One hundred years ago, a solution was suggested by a professor who also claimed it would not be practical in Tucson.

From the Arizona Daily Star, Saturday, Jan. 17, 1914:


Not Feasible for Schools Here but Prof. Newsom Believes Young People Could Adopt the Idea With Profit

Old-fashioned spelling matches are advocated by Tucson educators as a means for improving the spelling of school students and creating interest in a branch of study which is most important in practical life, but in which the scholars of today do not get the results which they do in other studies.

Complaint is general among business men that students who come from the high schools and the public schools, and even the colleges and universities, are woefully deficient in spelling and punctuation. The mistakes made by young stenographers or young clerks, while very amusing, at the same time are very annoying to the employer, who thinks that such things as spelling and punctuation should be already learned by the time the young student quits the school room.

Is the deficiency in correct spelling the fault of the schools? Educators do not think so. The view seems to be taken by teachers that spelling is a rather peculiar branch of study in that it requires special application and aptitude on the part of the scholar.

S. C. Newsom, superintendent of the Tucson schools, is quite pronounced in his good opinion of the old-fashioned spelling matches. He said last evening:

Old Way Approved

"As a means for training good spellers I do not think that the old-fashioned spelling bee can be improved upon. By it much interest, rivalry and enthusiasm was excited, and a great many very fine spellers were trained that way. Nowadays in our schools we teach spelling by both written and oral methods. The old method was deficient in that it did not give enough attention to written spelling, but on the other hand it made up for the deficiency by training the mind and memory by oral spelling. I believe that a series of spelling matches held outside of the school, as is done in the state of Missouri, is a most excellent thing for the training of good spellers.

"Because we have so many scholars now in the schools it would be impossible to pursue the methods of the old-fashioned spelling bee in our public schools, but on account of the interest and rivalry excited they would be excellent aids to the school work if held outside of school."

Another leading educator in discussing the relation between the proposed spelling matches to the present system of teaching spelling said:

Requires Good Memory

"The course of spelling which extends through the public schools in Pima county is very carefully planned, and I do not see how it can be improved upon. Two books are used, one an elementary speller, liberally supplied with illustrations, and an advanced spelling book. Some persons seem to be specially gifted in spelling, and the ability to spell depends upon a good memory to quite an extent. Anything which will increase the interest of the student in his spelling will aid greatly. A series of spelling matches, with prizes offered, to be held outside if school hours, could be a good thing to stimulate interest in spelling, and should have very helpful effects."

In Missouri, the state mentioned by Mr. Newsom, there are a regular series of spelling matches held throughout the state, and representatives are sent to Jefferson City to meet in a final match for the spelling championship of the state. Prizes are also offered, and the movement has resulted in an increased interest in spelling and has also resulted in much better work being done in the schools.

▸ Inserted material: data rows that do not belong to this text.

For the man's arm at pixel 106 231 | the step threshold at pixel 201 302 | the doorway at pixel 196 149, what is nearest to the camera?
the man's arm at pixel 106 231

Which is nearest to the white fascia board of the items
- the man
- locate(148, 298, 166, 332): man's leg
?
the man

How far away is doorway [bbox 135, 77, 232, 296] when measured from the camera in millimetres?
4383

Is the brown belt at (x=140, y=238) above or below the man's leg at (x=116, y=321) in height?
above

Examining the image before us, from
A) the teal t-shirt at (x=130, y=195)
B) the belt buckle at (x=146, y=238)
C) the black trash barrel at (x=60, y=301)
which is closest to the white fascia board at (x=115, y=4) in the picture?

The Morgue Lady does think spelling bees would be practical in Tucson schools. Just because there is not a state-wide spelling bee doesn't mean that a county-wide event could not be sponsored by local businesses.

While it is the job of the school to educate the students, help from the community is never a bad thing, especially if that community wants well-educated workers.

The Morgue Lady is a good speller, but her typing — and proofreading — skills occasionally leave something to be desired as has been noted by more than one reader.